休暇は非常に重要な時間になる
10月某日、中国・天津にある商店街。大勢の人間が昼食中に訪れた武装集団は瞬く間に占拠し、逃走用車両と現金50万ドルを要求してきた。地元警察は交渉に応じることなく機動隊を派遣したがあっさり全滅、なすすべなしと思われたその時、一機のヘリが現場に現れ、一人の武装した男がファーストロープで降りてきた。
「誰だアンタは!?」
担当の刑事が声を掛けると、男はそれに答える。
「我々は政府から依頼され飛んできた、多国籍特殊部隊レインボーの者だ。俺に任せて欲しい」
そういうと、男は迷いなく商店街に入っていった。商店街と言っても日本のような小さなものではなく、ひとつのショッピングモールに近い規模なため、必然的に敷地は広い。
「どこにいる・・・」
二階のバルコニーから銃声が聞こえ、見上げると敵を二名発見。男はすぐさまHK416A5カスタムの銃口を向け制圧してみせた。
「敵は残り7人」
銃撃戦をしたためかどこからか敵が湧き出し男を攻撃する。屋台を遮蔽物に身を隠すとアンダーバレルにセットしたM320グレネードランチャーに炸裂弾を装填し、それを敵に向け発射し複数を排除する。
「あと一人か・・・」
広間や店の中には多くの遺体が倒れており、生き残りがいないか探索する。中華料理屋の厨房に座り込む人質の男を発見し声をかけるが中華包丁をこちらに向け警戒していた。
「大丈夫だ助けにきた」
流暢な中国語でそう伝えると、人質の男は包丁を降ろした。
「まずはここから脱出する。ついて来い」
人質の手を引き、急いで出口まで撤退する。襲撃に合わなかったため無事保護することができた。

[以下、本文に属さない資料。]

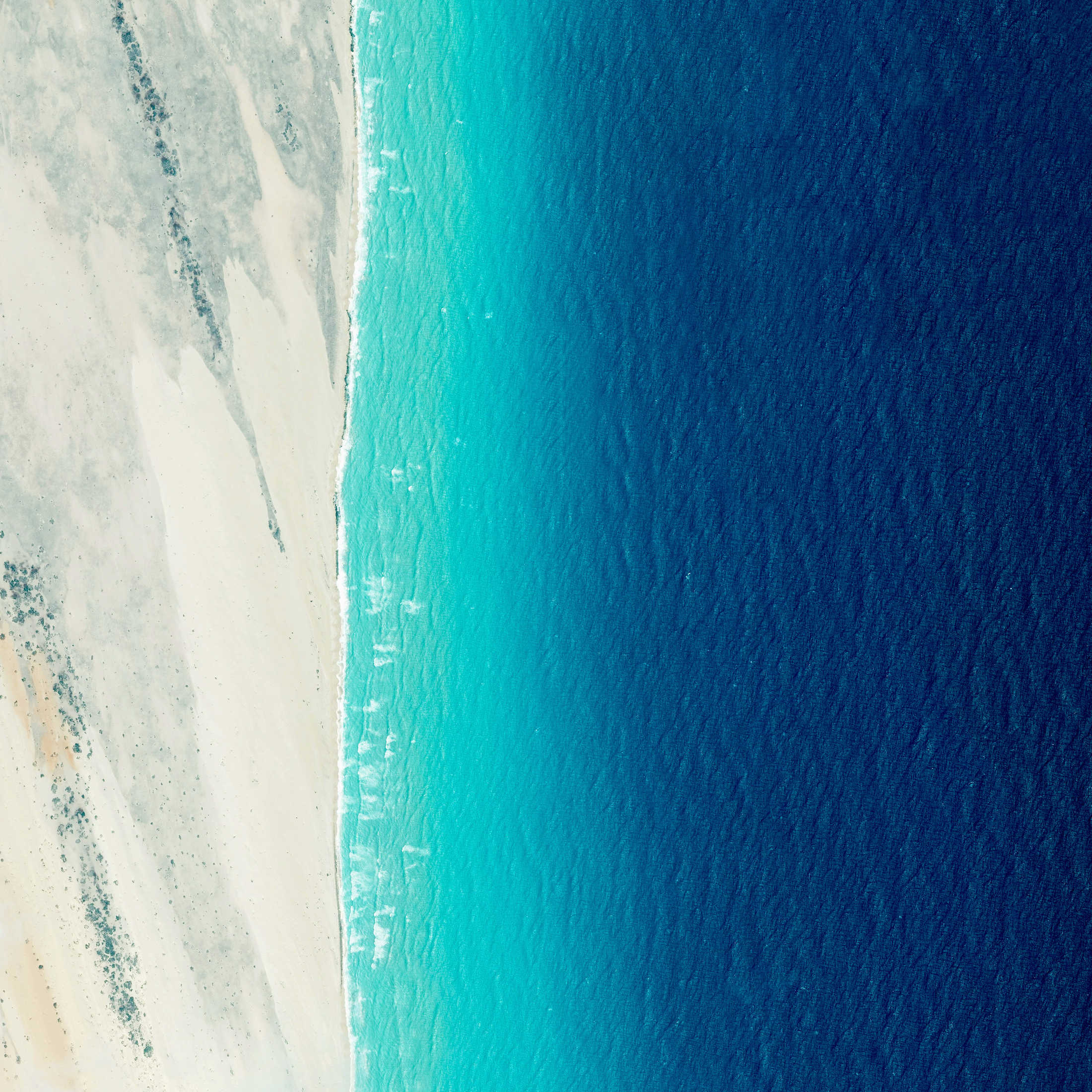 6/9/2016  Coastline  El Hur, Somalia  5°00′N 48°16′E    Waves roll into the shores of Somalia, by the village of El Hur. Located on the Horn of Africa, Somalia has the longest coastline on the mainland continent, stretching for more than 3,000 kilometers (1880 miles).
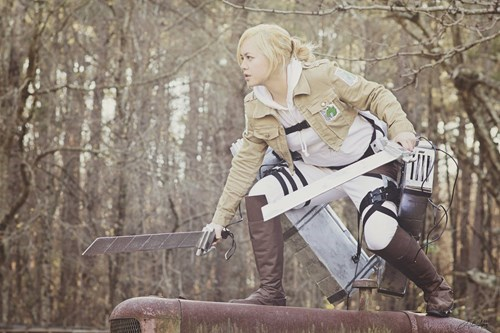 How Awesome is This Annie Leonhardt Cosplay?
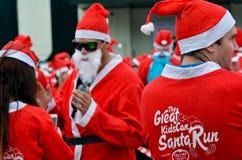 Il grande KidsCan Santa Run Auckland Central Fotografia Stock Libera da Diritti
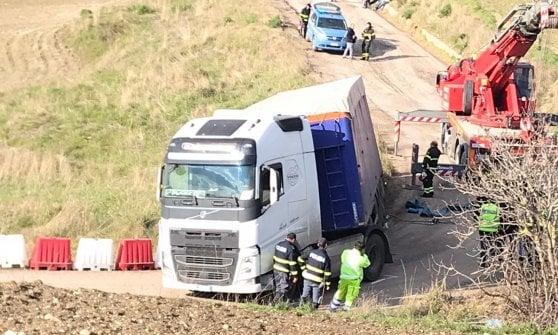 Autostrada Palermo - Catania, tir fuoristrada nella bretella a Resuttano: caos e code
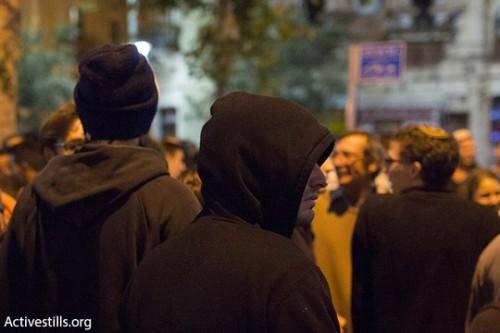הגנה בהפגנה בתל אביב (אקטיבסטילס)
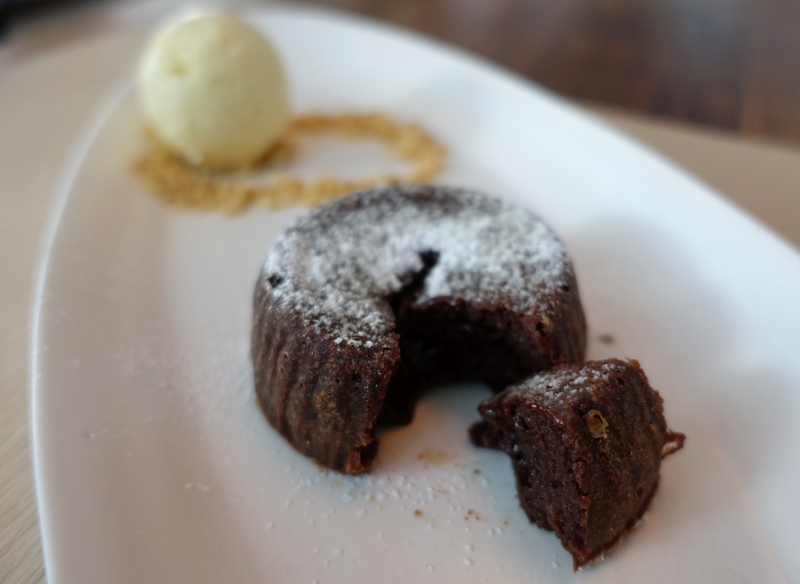Molten Chocolate Cake, Perry St NYC Review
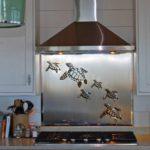 Tartarugas marinhas decoram fogão em cozinha de casa de praia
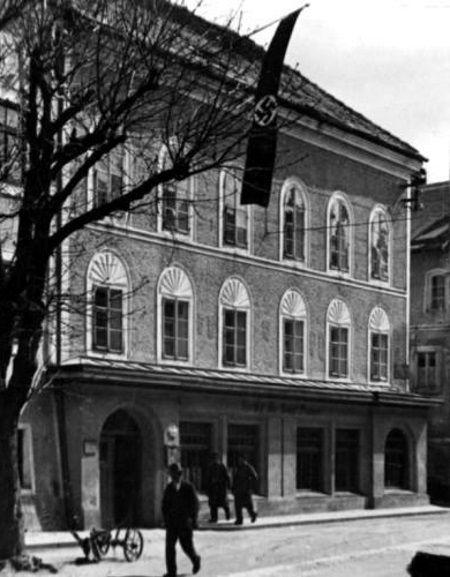 W tym domu w przygranicznej miejscowości Brunau w Austrii urodził się Adolf Hitler.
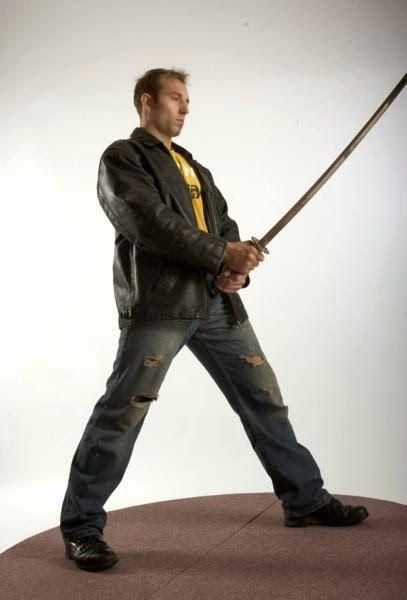 3D human referenses: Streetfighter Katana Pose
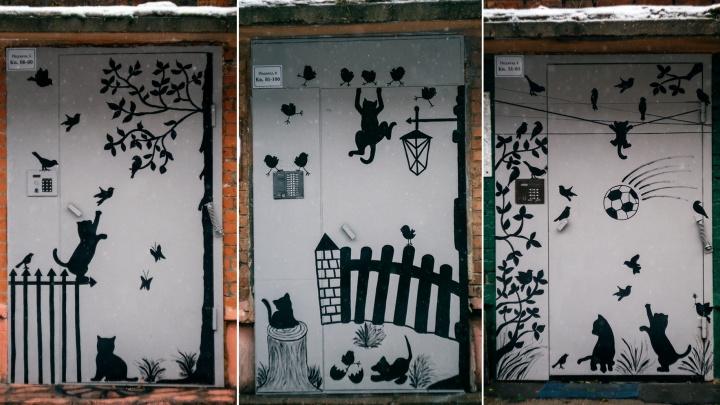 Котята с нашего двора: пятиэтажку в городке Водников украсили необычными рисунками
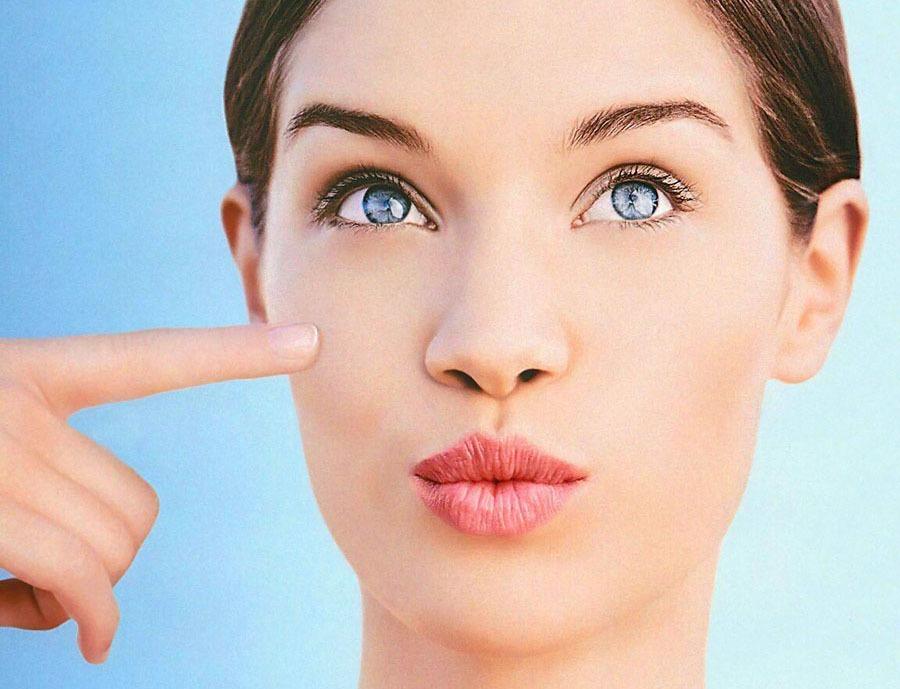 منافذ باز پوست صورت و درمان آن ها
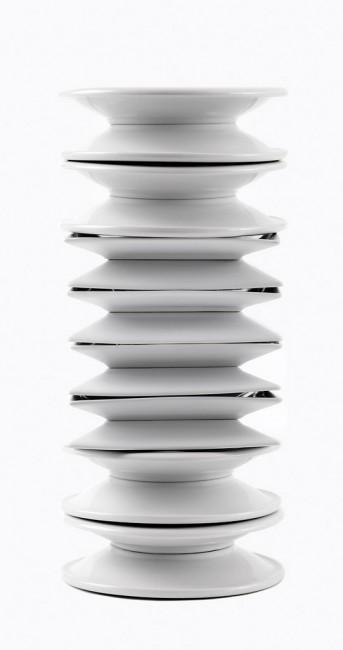 Susana Reisman, </span><span><em>Endless Column (after Constantin Brancusi)</em>, </span><span>2007/2010 Courtesy of Peak Gallery
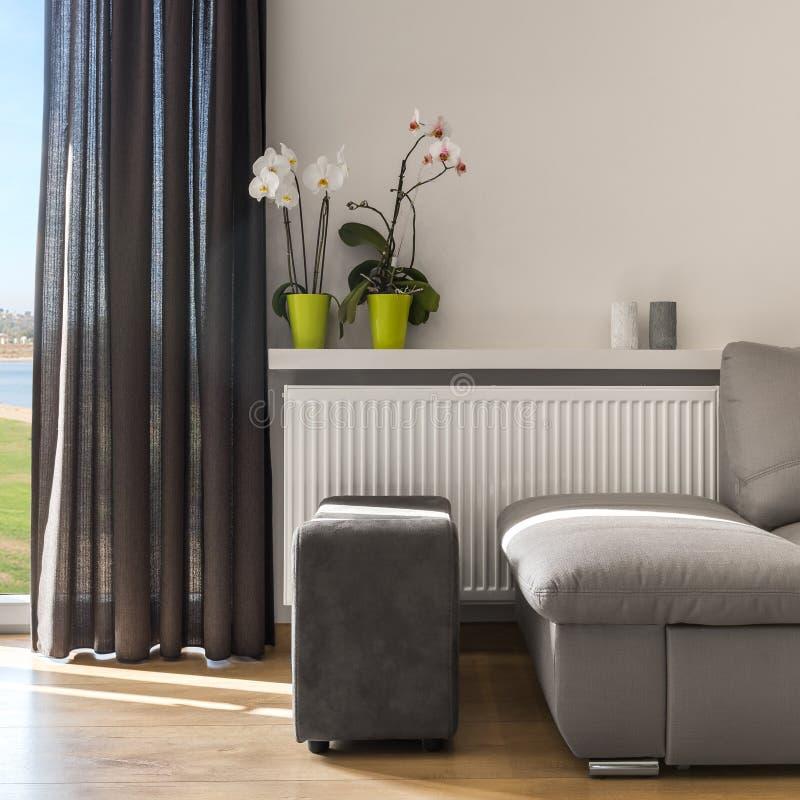 Sala de estar con el sofá cómodo foto de archivo libre de regalías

「ありがとう。奴は二階のラジオ局にいる、気をつけてくれよ」
「・・・そうする」
その後商店街に戻ると、程なくして銃撃戦が始まった。数分後銃声が止み、男が戻ってきた。
「終わったぞ。敵を殲滅した、生き残った民間人は他にいるかもしれないから自分達で探しな」
「待ってくれ、せめて名前だけでも」
「・・・悪いが教えられない」
男は迎えのヘリに乗り込み、どこかへ飛び立っていった。輸送中のヘリ内で、パイロットと会話をする。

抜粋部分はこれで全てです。